Until Iranians openly challenged their regime following the June 2009 fraudulent elections, Western democracies did little to question Iran's treatment of its own people. But then, Iran erupted. Its people, chanting "death to the dictator," made it clear even to the most obtuse observers that their rulers kept power by force, not consent. Western leaders offered words of condemnation, but little else. Now is their second chance to show they're not indifferent to Iranian people's suffering, by hitting Tehran with similar measures to the ones they're imposing on Gadhafi.
Last week U.S. Senator Mark Kirk, a Republican from Illinois, gave a decent start, sponsoring a resolution calling for human rights to become a key tool of U.S. foreign policy toward Iran—a call the Obama Administration should now heed.
The European Union, meanwhile, still has Iranian Foreign Minister Ali Akbar Salehi on its travel-ban list, on account of his recent role as the head of the Atomic Energy Organization of Iran. Since his appointment as Iranian Foreign Minister, there has been talk of lifting the travel ban to allow Salehi to fulfill his stately functions. But at a time when Iran's entire state apparatus is intent on silencing the opposition and crushing peaceful street protests, Salehi should not be given the gift of travel.
The same travel ban, along with asset freezes, should immediately be slapped on other Iranian officials, starting with President Mahmoud Ahmadinejad and all the other figures who bear command responsibility for human-rights violations. Obvious candidates include Iranian "Supreme Leader" Ayatollah Ali Khamenei; Saeed Jalili, the secretary of Iran's Supreme National Security Council; and their gaggle of policy advisors.
The EU should not stop at the top brass—for every order given at the top to fire on protesters, torture prisoners, coerce confessions, issue harsh sentences and otherwise intimidate, violate and abuse innocents, an army of enforcers carries out the deed. So the EU should next name hundreds of Iranian officials at various levels of authority: Basij and Revolutionary Guards local commanders, judges in political trials, prison wardens, and their mid-level bosses in Iran's ministries of Intelligence, Interior and Justice, for a start. These officials should also be barred from travelling, and their assets frozen. International arrest warrants should be contemplated against them for crimes against their own people. And diplomatic immunity—which the U.K. has now lifted for Gadhafi—should be similarly denied to all top Iranian officials.
The EU should immediately recall all its member states' ambassadors who are still in Tehran, and refuse to return them until Messrs. Mousavi and Karroubi are released. The same applies to other Western countries, such as Australia, Canada, Japan, Norway, South Korea and Switzerland, who enjoy full diplomatic relations with Iran.
The EU, along with other Western democracies, should also move to undermine Iran's standing in international forums. The farce of Libya sitting as a full member of the U.N.'s Human Rights Council finally came to an end this week, but an equally absurd spectacle continues with Iran's membership in the U.N. Commission on the Status of Women. May it come to an abrupt end.

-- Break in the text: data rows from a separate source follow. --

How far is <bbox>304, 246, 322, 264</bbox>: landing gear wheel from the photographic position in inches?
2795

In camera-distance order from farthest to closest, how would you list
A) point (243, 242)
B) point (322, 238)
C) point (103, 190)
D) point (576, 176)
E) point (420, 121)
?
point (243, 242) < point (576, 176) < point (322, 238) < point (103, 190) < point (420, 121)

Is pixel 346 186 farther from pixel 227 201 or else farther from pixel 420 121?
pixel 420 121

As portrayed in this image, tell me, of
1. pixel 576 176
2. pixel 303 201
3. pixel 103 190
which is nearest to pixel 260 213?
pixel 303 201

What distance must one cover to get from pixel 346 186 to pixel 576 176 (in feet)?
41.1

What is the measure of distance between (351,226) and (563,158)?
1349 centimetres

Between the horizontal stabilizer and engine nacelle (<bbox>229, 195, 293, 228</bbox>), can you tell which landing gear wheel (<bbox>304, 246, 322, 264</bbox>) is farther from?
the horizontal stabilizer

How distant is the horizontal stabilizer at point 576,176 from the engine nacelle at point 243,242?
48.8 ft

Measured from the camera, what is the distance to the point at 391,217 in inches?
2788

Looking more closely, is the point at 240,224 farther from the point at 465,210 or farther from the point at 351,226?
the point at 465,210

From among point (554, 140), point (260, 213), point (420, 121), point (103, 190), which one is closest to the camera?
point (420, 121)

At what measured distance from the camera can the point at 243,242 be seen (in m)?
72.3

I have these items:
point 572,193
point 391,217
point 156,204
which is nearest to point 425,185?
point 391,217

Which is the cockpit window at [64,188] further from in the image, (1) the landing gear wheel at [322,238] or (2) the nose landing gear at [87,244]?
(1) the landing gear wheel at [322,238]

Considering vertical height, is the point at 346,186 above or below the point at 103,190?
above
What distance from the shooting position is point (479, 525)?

Beyond that, the West needs to invest in helping the Iranian opposition. The country's battered democrats desperately need free information, which the West can provide through boosting its Farsi-language radio and television broadcasts inside Iran. They also need the communication technology to bypass government strictures and keep them safe from Tehran's digital monitors, which the West could help provide with licenses to export the relevant machinery and transfer it to the right people inside Iran. Finally, Iran's dissidents need a safety net in the West for those who manage to escape; political asylum should be offered to those who flee Iran.
International sanctions are no substitute for the courage the Iranian people need to confront their tyrants. But sanctions would offer them some succor, and would finally extract a price for the drunken orgy of violence that has gone on in Iran for far too long.